Today we enter the cylinder

cylinder
I think you’ll agree that whoever posed for these laundromat warnings either had a wealth of experiences to draw from or had a rich inner life. Maybe both!

cylinder2 There’s a possibility that the model for the first picture, with the perfectly round head, jagged amputation wound where his right arm was, and no neck or eyes, is different from the person trapped in the washing machine below, whose eyes only serve the purpose of seeing how desperate his situation has become.

If they are different, the armless guy probably thinks he got off easy.

Because the guy in the cylinder has no hands to manipulate whatever failsafe controls there are on the inside of the washing machine to get himself out. It’s like a horrible dream this guy is living in that free-floating head of his.

We can all be forgiven for taking this second image as a metaphor. Why?
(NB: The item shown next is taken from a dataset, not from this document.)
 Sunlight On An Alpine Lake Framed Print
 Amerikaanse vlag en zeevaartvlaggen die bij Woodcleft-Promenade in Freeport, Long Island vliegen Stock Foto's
Because the top image, while graphic and brutal and every bit an accurate portrayal of the sort of thing that happens in American laundromats every day and why they’re not shut down or investigated I don’t know, considering the carnage that goes on, what with doors that appear to have sharp, toothlike, tearing metal edges, is clearly from the real world; something frightening and dangerous but avoidable.

Like the character in Edvard Munch’s “The Scream,” who just seems to lose it on a bridge, the person in the first warning lives here in our world, with us.

The second character inhabits a theoretical realm that is far more terrifying. While the warning says “Don’t enter the cylinder,” this wretched soul appears to be trapped in a triangle, like General Zod. A triangle is not a cylinder. This grown man is trapped, therefore, in an abstraction, perhaps of his own making. Impotently he flaps his double-jointed wrists against this equiangular construction of his tortured psyche.

Man 1 has been defeated by the world. But he has a chance to come back. Maybe he’ll hire someone to do his laundry for him. Man 2 isn’t even in a laundry. He doesn’t even understand shapes. What hope is there for him?

You have never seen a washing machine with a triangular window, so you know my interpretation of this is correct.